= The task =
Write out every record exactly as it appears. Skip the pictures.
= = = = =
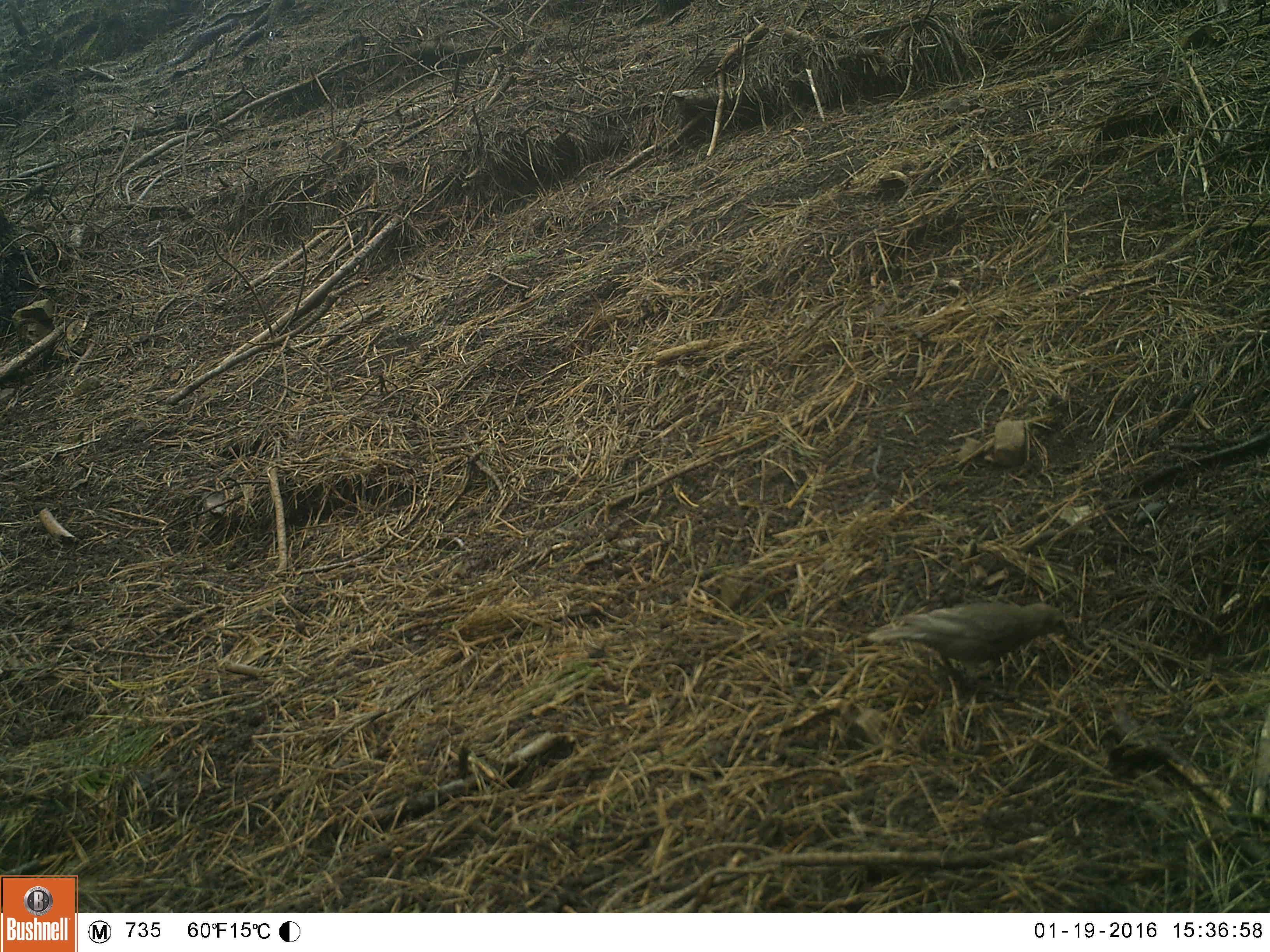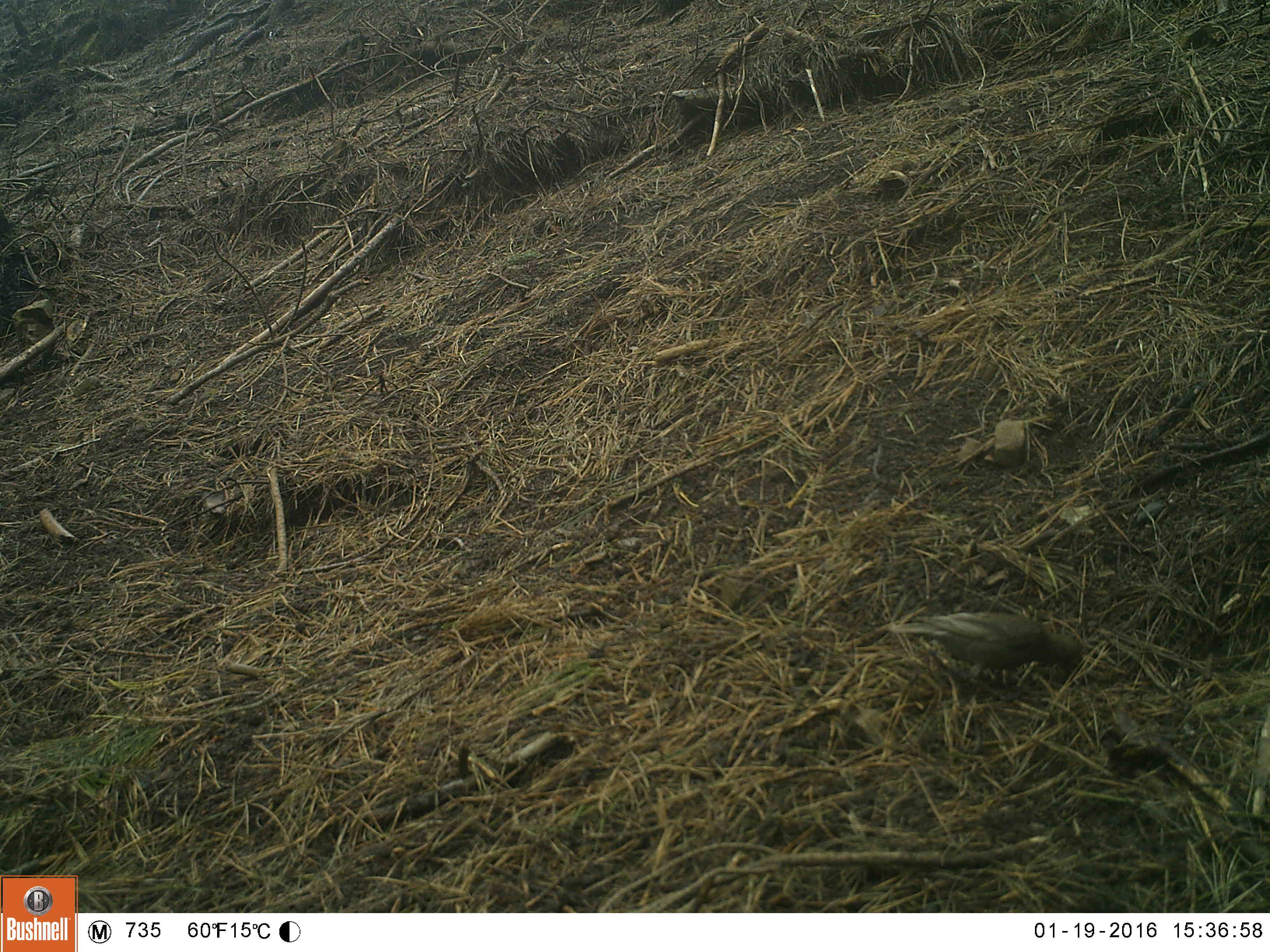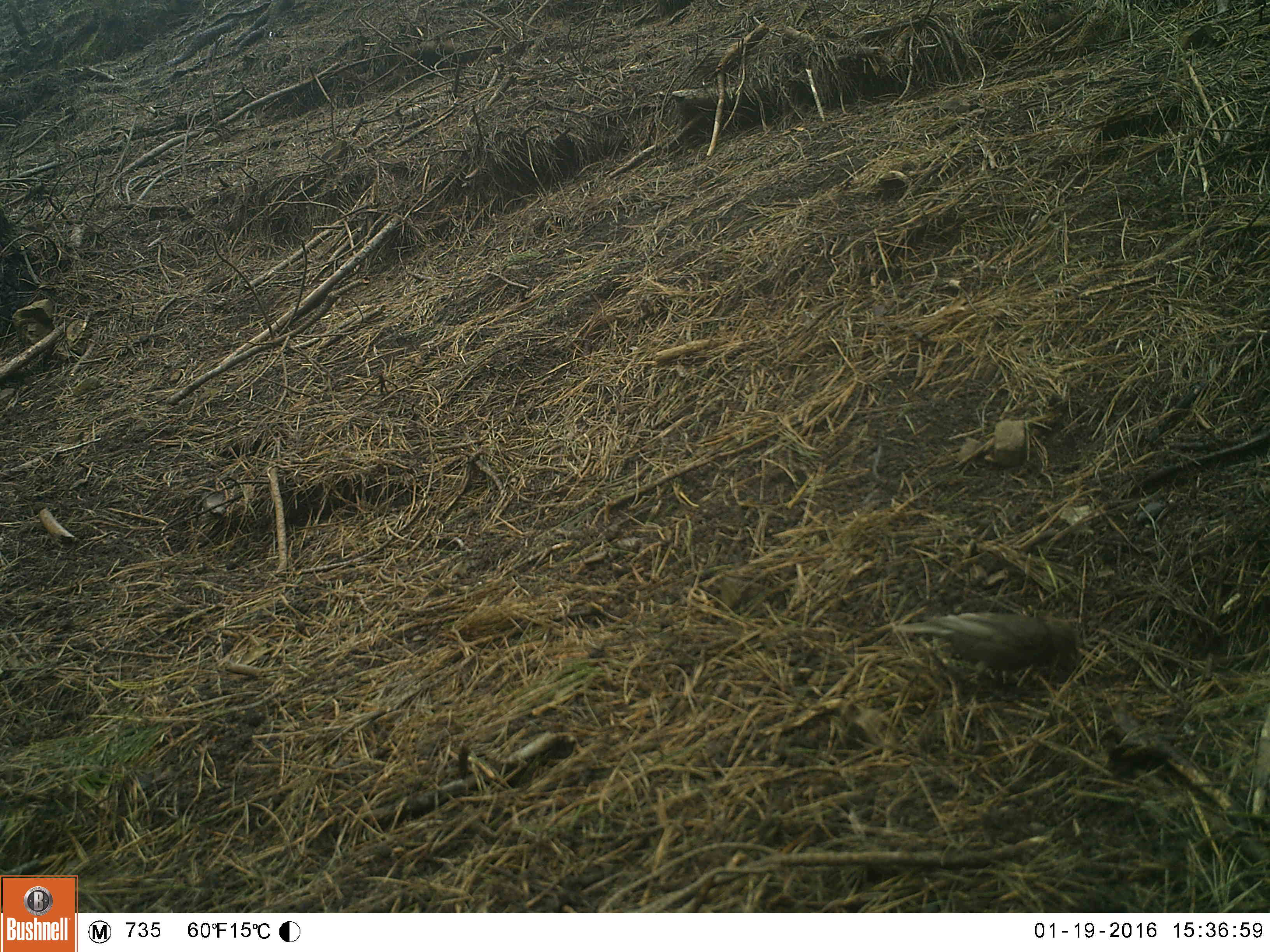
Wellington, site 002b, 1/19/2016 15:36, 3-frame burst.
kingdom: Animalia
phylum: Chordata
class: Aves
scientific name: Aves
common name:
= = = = =
= Task answer =
Wellington, site 002b, 1/19/2016 15:36, 3-frame burst.
kingdom: Animalia
phylum: Chordata
class: Aves
scientific name: Aves
common name:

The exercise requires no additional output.